As a lifelong Republican, I hope that these developments signal a return to the GOP’s affirmative role on environmental issues. Among the things that I have found particularly troubling and disappointing about President Trump’s dominance of the GOP has been the party’s rejection of its century-old tradition of leadership on these matters.

It may be hard to remember, but, beginning in the early 20th century with Theodore Roosevelt’s advocacy to conserve wilderness and natural resources, the Republican Party’s commitment to environmental protection has been rich, enduring and long-standing.

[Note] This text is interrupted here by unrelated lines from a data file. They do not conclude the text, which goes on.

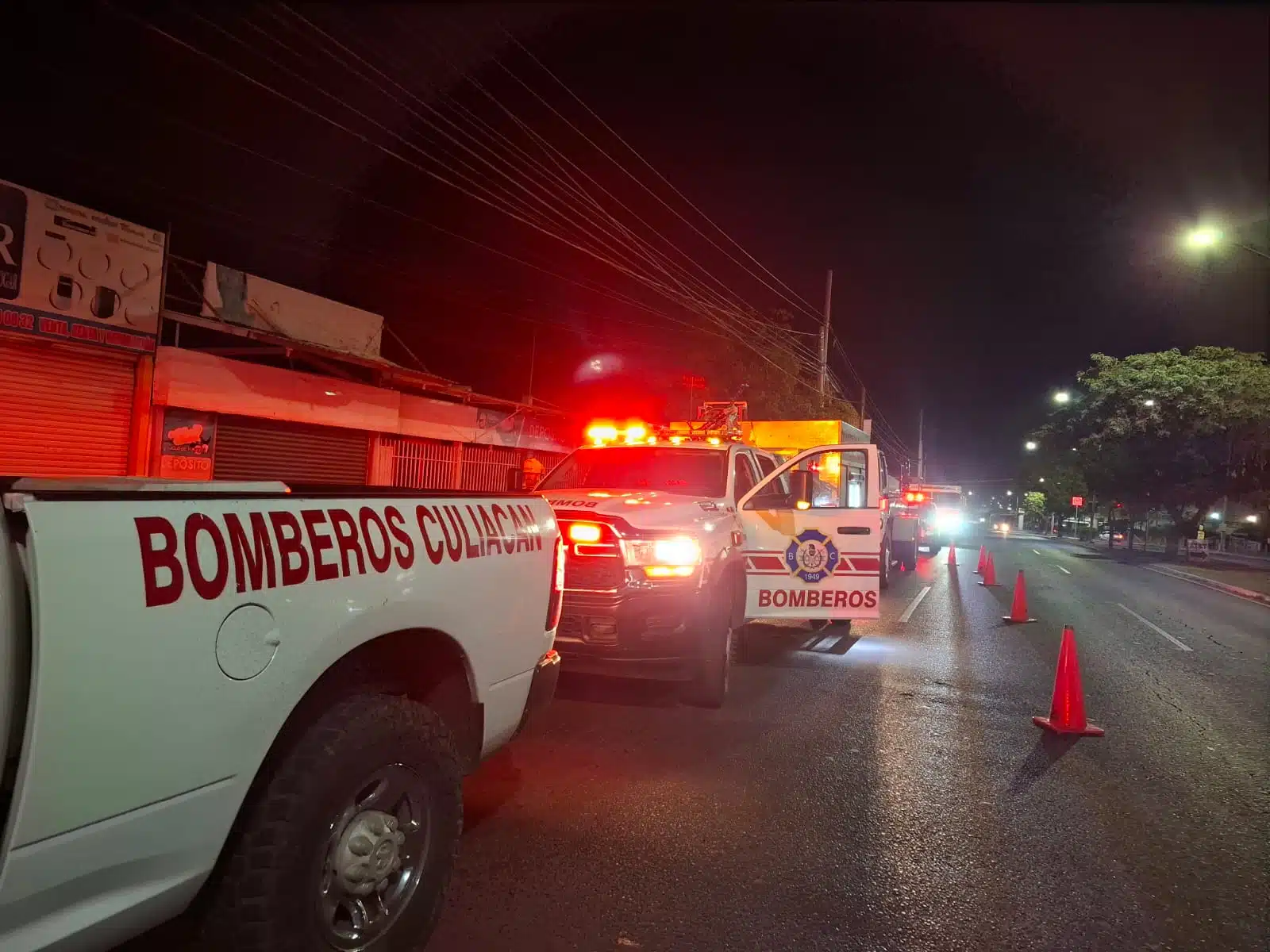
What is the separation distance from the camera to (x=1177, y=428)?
1316 inches

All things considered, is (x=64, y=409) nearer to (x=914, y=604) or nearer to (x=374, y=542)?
(x=374, y=542)

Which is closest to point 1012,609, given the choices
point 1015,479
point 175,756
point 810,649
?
point 810,649

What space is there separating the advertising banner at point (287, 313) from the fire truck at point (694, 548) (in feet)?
20.6

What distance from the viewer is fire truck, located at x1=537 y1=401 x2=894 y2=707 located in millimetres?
5914

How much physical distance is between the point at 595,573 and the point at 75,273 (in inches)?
308

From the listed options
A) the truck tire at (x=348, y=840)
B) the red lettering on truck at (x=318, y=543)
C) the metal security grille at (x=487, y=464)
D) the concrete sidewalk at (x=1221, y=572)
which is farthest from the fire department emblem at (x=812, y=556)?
the concrete sidewalk at (x=1221, y=572)

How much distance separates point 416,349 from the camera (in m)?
18.4

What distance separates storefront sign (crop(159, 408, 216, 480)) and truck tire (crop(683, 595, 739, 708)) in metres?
8.11

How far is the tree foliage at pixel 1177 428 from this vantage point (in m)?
31.5

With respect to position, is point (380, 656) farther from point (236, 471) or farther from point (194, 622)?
point (236, 471)

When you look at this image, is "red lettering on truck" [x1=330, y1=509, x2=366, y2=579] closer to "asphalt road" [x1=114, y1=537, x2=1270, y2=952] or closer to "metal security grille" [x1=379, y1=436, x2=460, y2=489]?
"asphalt road" [x1=114, y1=537, x2=1270, y2=952]

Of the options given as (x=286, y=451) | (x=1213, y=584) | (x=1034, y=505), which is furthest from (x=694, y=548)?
(x=1034, y=505)

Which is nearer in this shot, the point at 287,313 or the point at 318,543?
the point at 318,543

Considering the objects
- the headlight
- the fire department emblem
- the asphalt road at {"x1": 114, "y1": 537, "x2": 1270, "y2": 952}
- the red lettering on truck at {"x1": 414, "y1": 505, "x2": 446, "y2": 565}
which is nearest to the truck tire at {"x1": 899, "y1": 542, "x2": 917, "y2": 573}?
the asphalt road at {"x1": 114, "y1": 537, "x2": 1270, "y2": 952}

Between 1970 and 2000, every significant federal law on environmental protection was enacted under a Republican president and with the significant support of Republican members of Congress. That includes the establishment of the Environmental Protection Agency (EPA), enactment of the National Environmental Policy Act (NEPA) and passage of groundbreaking clean air and clean water bills. Two of the most distinguished and successful EPA Administrators — William Ruckelshaus and William Riley — were appointed by, and served under, Republican presidents. America first engaged with climate issues when President George H.W. Bush sent Riley to Rio de Janeiro in 1992.

The Republican Party has largely walked away from this proud record in recent years. The Trump administration, which is dismantling regulations without regard to their purpose or effectiveness, has put at risk the safety net of laws and rules that protect public health and the natural and built environment.

Worse, it has rejected the science that underlies an understanding of the causes and catastrophic risks of climate change — another break with Republican tradition and principles.

All but a handful of scientists acknowledge that the climate is changing and that humanity has played a significant role in this warming trend. There is also broad scientific agreement about the effects of climate change: rising sea levels, melting polar ice caps, more intense storms, catastrophic rainfall, increased flooding and storm surges, longer droughts, and more frequent wildfires.

We are already seeing the effects of climate change: rising sea levels cause flooding in coastal cities like Miami and Norfolk, even on sunny days. In the next few years, many major coastal commercial airports will be underwater in the absence of hugely expensive seawalls and other protective measures.

The human and financial costs of catastrophic weather events place almost impossible burdens on federal, state and local governments. In the face of these realities, the federal government under prior Republican and Democratic administrations adopted regulations to mitigate the emissions of greenhouse gases, in order to slow rising temperatures.

Those regulations include strengthened motor vehicle fuel efficiency and emissions standards, which were developed under President George W. Bush and accelerated under President Obama. Last year, the Trump administration rolled back those standards and now proposes a weaker version.

Why? Motivated by anti-regulatory rigidity, and influenced by the fossil fuel industry, the Trump administration was determined to delay the introduction of technological innovations that would increase fuel efficiency and reduce greenhouse gas emissions from motor vehicles. The predetermined policy goals of the Trump administration drove an analysis that overstated both the safety benefits of the proposed Trump rollback and the costs from introducing these more rigorous standards with the 2025 model year.

While I am no fan of “command-and-control” regulatory regimes, there is an important and judicious role for government to play when market forces have proven inadequate to protect public health and safety.

Climate change may represent the greatest threat to public health and safety humanity has ever faced. But, at this critical moment, the Trump administration and Republican congressional leadership have turned away from regulatory and statutory leadership on climate — ceding the issue to Democrats.

It’s time for new leaders to restore the tradition of environmental stewardship that is so central to Republican principles.